On The Move

Im Swiss-Cockpit herrscht vorerst mal Ruhe. Bild: TN

Kommentar Den Pilotensturm überstanden

Gregor Waser

Nach dem abgewendeten Pilotenstreik kann die Swiss erleichtert abheben. Doch bereits zeichnen sich neue Turbulenzen ab.  

Bis am frühen Montagmorgen feilschte die Pilotengewerkschaft Aeropers mit der Swiss-Führung um einen neuen Gesamtarbeitsvertrag. Das Duell endete mit einem Unentschieden. Aeropers kann seinen 1300 Piloten 2,3 Prozent mehr Lohn und 2 Prozent Teuerungsausgleich präsentieren sowie ein Plus bei der Planung: die Pilotinnen und Piloten erhalten nun schon am 18. und nicht erst am 25. Tag des Monats den Arbeitsplan für den Folgemonat.

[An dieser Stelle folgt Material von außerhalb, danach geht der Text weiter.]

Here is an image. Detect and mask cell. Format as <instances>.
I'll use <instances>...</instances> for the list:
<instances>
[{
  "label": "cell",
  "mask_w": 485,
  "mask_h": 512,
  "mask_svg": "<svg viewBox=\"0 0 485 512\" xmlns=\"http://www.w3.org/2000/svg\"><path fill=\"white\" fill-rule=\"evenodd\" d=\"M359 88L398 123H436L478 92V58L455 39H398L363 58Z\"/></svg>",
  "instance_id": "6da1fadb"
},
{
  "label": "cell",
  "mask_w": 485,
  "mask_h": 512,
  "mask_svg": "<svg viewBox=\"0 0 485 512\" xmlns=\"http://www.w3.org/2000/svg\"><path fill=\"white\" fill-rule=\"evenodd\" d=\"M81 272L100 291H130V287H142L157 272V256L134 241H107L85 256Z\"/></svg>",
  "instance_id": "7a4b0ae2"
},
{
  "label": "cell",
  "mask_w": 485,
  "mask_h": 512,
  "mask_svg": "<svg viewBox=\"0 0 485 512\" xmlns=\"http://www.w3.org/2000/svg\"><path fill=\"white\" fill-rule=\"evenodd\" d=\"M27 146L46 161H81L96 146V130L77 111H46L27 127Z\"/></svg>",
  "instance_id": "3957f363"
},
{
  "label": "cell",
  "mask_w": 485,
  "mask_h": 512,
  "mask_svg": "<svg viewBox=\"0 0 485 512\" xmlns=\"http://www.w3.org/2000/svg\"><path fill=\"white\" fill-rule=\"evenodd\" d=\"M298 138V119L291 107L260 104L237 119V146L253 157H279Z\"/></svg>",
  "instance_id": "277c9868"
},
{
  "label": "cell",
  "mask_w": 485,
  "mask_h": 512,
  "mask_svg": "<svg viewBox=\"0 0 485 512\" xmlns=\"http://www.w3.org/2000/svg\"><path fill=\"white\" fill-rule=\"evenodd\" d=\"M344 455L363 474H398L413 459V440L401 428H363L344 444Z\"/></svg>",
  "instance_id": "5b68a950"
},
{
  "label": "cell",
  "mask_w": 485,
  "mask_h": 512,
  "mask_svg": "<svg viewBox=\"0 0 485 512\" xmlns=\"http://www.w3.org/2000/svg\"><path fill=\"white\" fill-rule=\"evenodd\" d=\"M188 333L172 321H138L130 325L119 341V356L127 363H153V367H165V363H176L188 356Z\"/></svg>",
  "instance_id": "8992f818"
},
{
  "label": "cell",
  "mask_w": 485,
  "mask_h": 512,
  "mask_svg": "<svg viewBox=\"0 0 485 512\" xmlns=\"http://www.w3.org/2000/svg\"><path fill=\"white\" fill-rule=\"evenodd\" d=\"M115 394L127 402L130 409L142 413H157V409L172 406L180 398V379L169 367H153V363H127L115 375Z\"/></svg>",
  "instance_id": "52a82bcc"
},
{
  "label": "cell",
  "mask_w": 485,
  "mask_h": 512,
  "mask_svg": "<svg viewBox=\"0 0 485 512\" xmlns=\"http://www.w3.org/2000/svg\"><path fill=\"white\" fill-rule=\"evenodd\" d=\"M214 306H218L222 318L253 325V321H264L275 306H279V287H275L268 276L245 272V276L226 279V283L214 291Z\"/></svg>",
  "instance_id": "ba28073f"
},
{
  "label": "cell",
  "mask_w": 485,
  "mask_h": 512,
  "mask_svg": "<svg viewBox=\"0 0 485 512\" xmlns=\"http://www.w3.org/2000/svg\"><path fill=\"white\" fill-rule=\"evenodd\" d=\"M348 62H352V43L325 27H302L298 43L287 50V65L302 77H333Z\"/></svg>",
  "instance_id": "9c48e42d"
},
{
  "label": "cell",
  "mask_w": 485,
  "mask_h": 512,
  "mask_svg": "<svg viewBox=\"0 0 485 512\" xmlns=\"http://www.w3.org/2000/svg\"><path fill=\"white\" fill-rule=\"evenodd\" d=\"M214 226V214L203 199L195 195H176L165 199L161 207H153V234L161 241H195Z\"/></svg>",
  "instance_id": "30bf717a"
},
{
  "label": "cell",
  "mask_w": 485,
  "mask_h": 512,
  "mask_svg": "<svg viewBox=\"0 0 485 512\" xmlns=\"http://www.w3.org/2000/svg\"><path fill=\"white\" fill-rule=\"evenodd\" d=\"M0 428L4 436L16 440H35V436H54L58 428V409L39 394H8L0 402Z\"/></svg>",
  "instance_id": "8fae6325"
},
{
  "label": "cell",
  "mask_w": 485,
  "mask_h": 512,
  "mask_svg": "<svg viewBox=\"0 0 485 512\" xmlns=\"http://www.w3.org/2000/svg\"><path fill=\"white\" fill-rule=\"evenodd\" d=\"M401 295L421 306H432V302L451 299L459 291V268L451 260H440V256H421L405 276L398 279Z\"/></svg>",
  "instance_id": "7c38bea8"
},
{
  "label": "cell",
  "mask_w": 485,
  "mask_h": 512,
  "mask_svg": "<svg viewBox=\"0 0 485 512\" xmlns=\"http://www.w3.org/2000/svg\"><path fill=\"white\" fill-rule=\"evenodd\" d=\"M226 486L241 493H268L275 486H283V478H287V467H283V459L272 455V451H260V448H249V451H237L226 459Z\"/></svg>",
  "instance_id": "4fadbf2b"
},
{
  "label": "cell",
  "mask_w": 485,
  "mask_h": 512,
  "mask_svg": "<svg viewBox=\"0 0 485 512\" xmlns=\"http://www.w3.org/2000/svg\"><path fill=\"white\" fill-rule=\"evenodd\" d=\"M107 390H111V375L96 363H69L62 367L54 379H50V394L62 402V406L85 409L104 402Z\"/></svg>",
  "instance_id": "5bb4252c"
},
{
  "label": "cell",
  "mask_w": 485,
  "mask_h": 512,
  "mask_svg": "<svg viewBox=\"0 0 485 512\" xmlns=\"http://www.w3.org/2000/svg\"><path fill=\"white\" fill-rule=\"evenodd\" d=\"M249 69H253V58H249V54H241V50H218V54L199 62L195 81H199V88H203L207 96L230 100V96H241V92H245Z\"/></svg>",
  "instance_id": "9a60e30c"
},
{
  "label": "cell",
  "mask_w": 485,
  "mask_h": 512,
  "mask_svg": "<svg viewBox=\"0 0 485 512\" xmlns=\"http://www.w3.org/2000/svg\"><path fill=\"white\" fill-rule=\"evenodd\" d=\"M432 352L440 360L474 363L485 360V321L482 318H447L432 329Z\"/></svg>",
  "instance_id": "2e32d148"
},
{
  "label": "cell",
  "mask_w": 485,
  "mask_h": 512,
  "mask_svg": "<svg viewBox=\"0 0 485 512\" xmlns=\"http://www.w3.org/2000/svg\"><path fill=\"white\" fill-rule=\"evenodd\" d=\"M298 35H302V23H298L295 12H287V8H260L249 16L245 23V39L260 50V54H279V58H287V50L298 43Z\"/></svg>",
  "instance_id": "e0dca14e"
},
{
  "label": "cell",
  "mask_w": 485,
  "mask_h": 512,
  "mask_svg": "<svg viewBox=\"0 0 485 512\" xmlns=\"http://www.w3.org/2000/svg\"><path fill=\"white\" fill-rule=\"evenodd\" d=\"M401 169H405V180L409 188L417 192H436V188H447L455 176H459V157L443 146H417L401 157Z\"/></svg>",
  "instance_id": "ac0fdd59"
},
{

Die Swiss wiederum konnte noch höhere Lohnforderungen abwenden und sie hat im GAV, der am 1. Januar 2023 in Kraft tritt, für sich eine Flexibilität einbauen lassen, die sich noch lohnen dürfte: an Nachfragespitzen kann sie auf pensionierte Swiss- und Edelweiss-Kapitäne als Freelancer zurückgreifen. Und noch wichtiger: der Swiss steht weiterhin der Zugang zu Wetlease-Partnern wie der Helvetic Airways und Air Baltic offen, was bisher bei der Pilotengewerkschaft für viel Argwohn sorgte.

Die Schweizer Reisebüros haben den heutigen Swiss-CEO Dieter Vranckx vor einigen Jahren als damaligen Kommerzchef an einer Verbands-GV persönlich getroffen und kennen seine ruhige Art, auch grösstmögliche Problem gelassen zu diskutieren, die andere Partei zu Wort kommen lassen und trotzdem zielstrebig nach vorne zu spielen. Den Last-Minute-Deal hat Dieter Vranckx noch rechtzeitig besiegelt, bevor es bei einem Streik zu einem grossen Schaden gekommen wäre – kommerziell, imagemässig, planerisch. Ob auch der Lufthansa-Group-Chef Carsten Spohr mit der Lohnerhöhung der wohl aus deutscher Sicht ohnehin überbezahlten Swiss-Piloten zufrieden ist? Man mag es bezweifeln. Solange die Swiss aber schöne Gewinne abliefert, lässt man sie walten.

Steigerung der Performance nötig

Doch um im preislichen Fight künftig zu bestehen, hat die Swiss nun gegenüber Fluggesellschaften wie Ryanair, Wizzair, aber auch arabischen und asiatischen Airlines einen noch schwierigeren Stand. Denn diese Airlines zahlen ihren Piloten deutlich tiefere Löhne. Gleichzeitig forciert die Swiss die Nachhaltigskeitbemühungen. Die sind lobenswert, aber die schlagen sich auch in den Kosten nieder. So tut die Swiss gut daran, das Image einer Premium-Airline hochzuhalten und auch wirklich daran zu arbeiten, einen Unterschied zu Billigairlines anzustreben – ob bei der Performance im Call-Center, einem grosszügigeren Kabinenservice, einer zurückzuerlangenden Flugplanstabilität, in der Zusammenarbeit mit Reisebüropartnern oder - wie heute geschehen - mit attraktiven Innovationen wie dem Air-Rail-Ticket.

Fürs erste hat die Swiss nun also den Imageschaden abwenden können. Der Streik ist vom Tisch. Doch die nächsten Herausforderungen stehen an: nach dem Bodenpersonal und den Piloten gilt es den GAV mit dem Kabinenpersonal, der per April 2023 kündbar ist, neu aufzugleisen. Auch die Forderungen aus der Kabine mit fünf Prozent mehr Lohn sind erheblich. Schon bis Ende November will die Swiss auch diese Baustelle lösen. Und hoffentlich dann im Jahr 2023, nach drei äusserst schwierigen Jahren, wieder mal in aller Ruhe – ohne Sturm am Boden, in der Kabine oder im Cockpit – abheben.